Einstein said: “I like to think that the Moon is there, even if I am not looking at it”. Everyone has already stared at the Moon for at least a few seconds, especially when it’s full, and seen some of the lunar maria, those dark, basaltic plains formed by ancient volcanic eruptions.
If you are lucky enough to own a telescope, the Moon can be a really wonderful object to observe (even a simple pair of binoculars can reveal beautiful details of our satellite’s surface).

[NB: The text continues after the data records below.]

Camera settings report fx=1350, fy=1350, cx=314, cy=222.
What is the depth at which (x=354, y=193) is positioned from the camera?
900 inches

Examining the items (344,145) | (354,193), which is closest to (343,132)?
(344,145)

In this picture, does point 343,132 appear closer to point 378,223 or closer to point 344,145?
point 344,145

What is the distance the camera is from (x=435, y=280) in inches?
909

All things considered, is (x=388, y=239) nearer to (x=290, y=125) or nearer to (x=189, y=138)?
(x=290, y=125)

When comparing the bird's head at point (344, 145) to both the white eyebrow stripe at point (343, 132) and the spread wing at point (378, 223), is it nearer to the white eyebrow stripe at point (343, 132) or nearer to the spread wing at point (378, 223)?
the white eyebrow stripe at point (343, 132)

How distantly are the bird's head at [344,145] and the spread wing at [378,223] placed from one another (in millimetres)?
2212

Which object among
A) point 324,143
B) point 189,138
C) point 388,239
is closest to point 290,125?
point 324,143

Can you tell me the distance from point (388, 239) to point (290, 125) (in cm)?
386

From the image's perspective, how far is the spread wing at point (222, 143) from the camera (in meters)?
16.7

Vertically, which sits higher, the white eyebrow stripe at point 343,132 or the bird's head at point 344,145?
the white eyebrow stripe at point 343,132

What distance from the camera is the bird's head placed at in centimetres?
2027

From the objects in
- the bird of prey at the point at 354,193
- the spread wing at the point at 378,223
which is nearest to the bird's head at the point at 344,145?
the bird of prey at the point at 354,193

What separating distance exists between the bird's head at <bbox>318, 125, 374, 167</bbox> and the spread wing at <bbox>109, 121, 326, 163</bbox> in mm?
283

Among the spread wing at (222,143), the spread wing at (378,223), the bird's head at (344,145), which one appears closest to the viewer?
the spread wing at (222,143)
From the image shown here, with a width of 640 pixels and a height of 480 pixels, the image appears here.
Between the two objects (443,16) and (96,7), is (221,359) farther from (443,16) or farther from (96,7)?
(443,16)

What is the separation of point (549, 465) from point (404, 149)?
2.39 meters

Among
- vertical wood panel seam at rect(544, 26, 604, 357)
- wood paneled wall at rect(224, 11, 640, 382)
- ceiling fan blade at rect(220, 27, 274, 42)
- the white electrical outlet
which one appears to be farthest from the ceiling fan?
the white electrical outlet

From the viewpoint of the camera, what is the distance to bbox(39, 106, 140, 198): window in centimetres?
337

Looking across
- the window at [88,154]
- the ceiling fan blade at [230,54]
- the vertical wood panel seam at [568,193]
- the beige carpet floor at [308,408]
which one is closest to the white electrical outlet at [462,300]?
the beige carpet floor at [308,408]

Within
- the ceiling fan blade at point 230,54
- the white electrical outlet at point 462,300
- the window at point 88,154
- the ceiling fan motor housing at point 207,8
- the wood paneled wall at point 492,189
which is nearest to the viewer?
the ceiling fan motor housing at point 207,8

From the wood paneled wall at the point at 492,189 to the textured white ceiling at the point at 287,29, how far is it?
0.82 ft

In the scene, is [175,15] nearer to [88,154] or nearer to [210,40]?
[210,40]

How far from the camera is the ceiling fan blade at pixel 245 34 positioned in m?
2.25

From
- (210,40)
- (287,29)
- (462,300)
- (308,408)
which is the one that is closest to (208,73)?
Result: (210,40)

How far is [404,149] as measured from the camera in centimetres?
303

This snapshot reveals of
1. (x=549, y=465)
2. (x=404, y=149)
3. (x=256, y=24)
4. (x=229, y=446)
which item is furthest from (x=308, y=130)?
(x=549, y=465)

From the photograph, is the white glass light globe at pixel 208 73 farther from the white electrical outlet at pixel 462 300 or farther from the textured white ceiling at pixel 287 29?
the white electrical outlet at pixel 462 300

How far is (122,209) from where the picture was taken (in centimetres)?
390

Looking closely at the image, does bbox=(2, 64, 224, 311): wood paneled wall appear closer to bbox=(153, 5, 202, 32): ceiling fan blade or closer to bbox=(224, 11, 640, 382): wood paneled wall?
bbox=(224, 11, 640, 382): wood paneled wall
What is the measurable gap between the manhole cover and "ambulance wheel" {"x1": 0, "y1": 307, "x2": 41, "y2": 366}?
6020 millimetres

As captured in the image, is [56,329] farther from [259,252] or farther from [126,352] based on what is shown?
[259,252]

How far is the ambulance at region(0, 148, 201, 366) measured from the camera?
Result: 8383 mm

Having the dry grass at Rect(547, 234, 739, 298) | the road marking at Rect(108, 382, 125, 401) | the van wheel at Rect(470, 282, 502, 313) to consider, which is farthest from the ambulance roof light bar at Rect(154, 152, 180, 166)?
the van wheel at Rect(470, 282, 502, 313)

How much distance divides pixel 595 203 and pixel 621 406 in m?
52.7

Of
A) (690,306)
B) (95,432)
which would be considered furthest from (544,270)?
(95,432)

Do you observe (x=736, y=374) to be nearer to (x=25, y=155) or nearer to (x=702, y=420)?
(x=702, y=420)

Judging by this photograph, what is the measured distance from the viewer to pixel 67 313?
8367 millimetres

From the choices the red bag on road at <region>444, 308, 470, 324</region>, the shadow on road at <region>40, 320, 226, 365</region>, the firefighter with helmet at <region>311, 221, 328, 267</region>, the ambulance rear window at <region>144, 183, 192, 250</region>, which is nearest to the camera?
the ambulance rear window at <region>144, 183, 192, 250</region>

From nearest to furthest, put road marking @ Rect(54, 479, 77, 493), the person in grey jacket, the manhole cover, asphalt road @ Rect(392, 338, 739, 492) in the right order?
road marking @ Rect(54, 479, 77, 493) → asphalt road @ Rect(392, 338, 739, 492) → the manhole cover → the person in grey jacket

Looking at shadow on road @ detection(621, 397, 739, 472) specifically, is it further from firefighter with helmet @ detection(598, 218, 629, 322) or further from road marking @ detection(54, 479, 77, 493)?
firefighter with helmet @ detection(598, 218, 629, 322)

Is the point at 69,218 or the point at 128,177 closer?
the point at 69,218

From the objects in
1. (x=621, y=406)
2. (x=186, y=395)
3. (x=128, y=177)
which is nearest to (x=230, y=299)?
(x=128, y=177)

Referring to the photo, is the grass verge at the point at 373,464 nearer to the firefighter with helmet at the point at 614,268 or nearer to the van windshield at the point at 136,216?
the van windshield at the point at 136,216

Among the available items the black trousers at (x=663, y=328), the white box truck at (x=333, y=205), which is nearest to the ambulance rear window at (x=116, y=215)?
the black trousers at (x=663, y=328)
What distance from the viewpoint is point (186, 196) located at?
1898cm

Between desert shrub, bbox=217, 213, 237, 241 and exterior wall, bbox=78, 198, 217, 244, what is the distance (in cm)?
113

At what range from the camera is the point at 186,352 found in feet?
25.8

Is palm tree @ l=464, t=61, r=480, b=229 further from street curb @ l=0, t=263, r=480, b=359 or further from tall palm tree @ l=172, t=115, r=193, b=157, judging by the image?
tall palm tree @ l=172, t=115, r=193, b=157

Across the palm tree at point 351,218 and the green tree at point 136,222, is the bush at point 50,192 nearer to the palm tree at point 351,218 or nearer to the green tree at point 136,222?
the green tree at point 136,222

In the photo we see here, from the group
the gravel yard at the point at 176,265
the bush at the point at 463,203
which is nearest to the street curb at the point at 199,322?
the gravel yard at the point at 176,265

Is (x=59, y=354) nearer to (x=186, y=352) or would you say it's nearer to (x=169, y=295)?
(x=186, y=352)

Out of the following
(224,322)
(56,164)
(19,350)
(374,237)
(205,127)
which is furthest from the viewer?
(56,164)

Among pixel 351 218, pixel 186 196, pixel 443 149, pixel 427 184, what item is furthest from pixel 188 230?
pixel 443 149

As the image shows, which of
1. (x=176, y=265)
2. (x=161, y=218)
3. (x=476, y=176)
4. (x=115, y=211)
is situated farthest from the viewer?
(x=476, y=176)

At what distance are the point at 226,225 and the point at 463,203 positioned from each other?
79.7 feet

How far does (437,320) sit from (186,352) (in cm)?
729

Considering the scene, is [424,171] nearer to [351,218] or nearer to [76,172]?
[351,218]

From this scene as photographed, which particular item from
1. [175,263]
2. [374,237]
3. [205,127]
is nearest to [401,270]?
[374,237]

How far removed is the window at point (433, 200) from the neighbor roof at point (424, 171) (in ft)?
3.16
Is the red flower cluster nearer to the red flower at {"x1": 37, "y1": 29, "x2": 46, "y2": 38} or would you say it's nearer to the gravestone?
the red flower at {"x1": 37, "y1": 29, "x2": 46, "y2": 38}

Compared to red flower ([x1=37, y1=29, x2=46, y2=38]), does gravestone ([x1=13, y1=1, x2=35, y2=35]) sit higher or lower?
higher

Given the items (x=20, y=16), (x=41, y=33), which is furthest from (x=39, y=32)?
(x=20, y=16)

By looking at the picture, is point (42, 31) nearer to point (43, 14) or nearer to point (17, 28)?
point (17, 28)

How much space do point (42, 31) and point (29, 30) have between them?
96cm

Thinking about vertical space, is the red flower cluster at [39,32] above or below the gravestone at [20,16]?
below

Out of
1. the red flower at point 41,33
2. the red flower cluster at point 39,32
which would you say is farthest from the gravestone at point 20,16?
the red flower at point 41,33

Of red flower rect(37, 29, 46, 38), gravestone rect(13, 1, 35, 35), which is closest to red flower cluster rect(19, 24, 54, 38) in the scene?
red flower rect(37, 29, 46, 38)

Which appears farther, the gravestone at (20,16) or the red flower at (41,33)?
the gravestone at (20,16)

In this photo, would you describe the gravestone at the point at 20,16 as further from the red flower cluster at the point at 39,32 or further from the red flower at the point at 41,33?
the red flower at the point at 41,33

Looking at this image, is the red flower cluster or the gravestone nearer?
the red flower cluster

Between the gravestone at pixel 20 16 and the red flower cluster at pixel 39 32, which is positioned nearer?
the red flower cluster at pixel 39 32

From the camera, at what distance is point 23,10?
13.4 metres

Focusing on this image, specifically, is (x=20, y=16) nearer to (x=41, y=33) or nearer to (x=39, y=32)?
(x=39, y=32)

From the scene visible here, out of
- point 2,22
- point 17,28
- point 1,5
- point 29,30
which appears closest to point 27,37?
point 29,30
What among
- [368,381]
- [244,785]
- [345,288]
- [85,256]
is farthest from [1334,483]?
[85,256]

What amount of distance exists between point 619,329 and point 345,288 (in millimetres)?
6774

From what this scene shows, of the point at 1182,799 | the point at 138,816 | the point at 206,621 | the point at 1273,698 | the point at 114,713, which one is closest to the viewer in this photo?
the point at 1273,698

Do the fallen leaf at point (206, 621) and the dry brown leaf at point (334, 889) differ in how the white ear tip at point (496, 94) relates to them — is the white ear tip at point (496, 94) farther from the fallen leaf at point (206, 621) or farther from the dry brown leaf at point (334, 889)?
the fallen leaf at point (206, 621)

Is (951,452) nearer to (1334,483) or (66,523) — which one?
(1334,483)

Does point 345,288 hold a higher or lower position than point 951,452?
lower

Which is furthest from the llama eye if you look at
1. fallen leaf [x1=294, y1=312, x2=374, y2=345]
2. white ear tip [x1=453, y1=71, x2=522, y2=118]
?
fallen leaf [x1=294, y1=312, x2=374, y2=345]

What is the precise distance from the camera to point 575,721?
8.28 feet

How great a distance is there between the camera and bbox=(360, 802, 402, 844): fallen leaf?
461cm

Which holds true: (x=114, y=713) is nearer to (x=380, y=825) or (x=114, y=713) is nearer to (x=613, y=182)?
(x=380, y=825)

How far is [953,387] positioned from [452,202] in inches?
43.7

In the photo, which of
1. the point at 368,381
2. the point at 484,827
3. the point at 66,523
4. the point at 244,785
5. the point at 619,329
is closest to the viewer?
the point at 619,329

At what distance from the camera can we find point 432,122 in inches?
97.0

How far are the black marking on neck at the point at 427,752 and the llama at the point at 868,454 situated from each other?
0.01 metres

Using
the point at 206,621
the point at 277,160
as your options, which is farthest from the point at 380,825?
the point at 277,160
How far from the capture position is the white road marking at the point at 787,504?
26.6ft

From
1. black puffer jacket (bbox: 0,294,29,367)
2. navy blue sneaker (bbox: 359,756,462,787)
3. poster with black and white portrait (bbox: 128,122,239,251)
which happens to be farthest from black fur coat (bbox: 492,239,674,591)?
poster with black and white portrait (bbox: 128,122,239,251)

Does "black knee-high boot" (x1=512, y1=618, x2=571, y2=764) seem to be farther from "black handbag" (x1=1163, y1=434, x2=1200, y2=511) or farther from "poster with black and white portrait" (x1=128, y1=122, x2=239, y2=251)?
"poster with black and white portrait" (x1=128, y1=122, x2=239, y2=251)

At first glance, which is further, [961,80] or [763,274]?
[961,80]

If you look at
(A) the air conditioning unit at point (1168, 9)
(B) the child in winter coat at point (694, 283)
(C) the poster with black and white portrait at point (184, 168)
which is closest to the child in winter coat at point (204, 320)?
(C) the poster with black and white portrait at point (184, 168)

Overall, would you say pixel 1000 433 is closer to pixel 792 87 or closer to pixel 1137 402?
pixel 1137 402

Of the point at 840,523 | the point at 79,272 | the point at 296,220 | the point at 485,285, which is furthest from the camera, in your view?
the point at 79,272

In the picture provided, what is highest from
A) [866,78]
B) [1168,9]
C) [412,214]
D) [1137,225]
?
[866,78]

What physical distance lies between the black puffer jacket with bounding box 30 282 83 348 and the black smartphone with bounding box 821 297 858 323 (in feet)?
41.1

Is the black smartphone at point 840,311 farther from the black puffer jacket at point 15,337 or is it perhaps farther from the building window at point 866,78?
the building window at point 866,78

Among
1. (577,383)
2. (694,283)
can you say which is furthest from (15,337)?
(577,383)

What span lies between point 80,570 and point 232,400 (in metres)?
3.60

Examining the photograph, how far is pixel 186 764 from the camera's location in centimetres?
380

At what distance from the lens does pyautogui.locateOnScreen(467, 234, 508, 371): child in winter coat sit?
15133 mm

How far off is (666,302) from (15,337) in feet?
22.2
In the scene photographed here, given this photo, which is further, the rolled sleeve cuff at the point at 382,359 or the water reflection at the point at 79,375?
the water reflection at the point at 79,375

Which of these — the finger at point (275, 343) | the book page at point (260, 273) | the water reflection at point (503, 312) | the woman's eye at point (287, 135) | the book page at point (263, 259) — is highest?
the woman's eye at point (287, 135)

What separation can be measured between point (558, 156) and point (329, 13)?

Recently, NASA’s Lunar Reconnaissance Orbiter (LRO) created the most accurate map ever of the near side of the Moon. The spacecraft was orbiting the Moon 50 kilometers above the surface, and thanks to the data collected over two weeks, scientists were able to produce this image:
You can browse the full size image here, but you’d better have a super fast connection, a lot of patience, and a cold room (because it’s gonna get really hot there)… Or you can also go here, and you will be able to browse and zoom in the surface of the near side of the Moon, up to a pretty impressive resolution. Here is an example of what you can get, with the Posidonius Crater, which is 95 kilometers wide (click to enlarge):
As you can see, the quality is truly amazing, and you have the whole surface of the near side of the Moon to have fun with. A lot of interesting features can be seen here and there, and if you are curious, you will find yourself spending a lot of time looking at this image.
So go there, and have a nice trip on the near side of the Moon!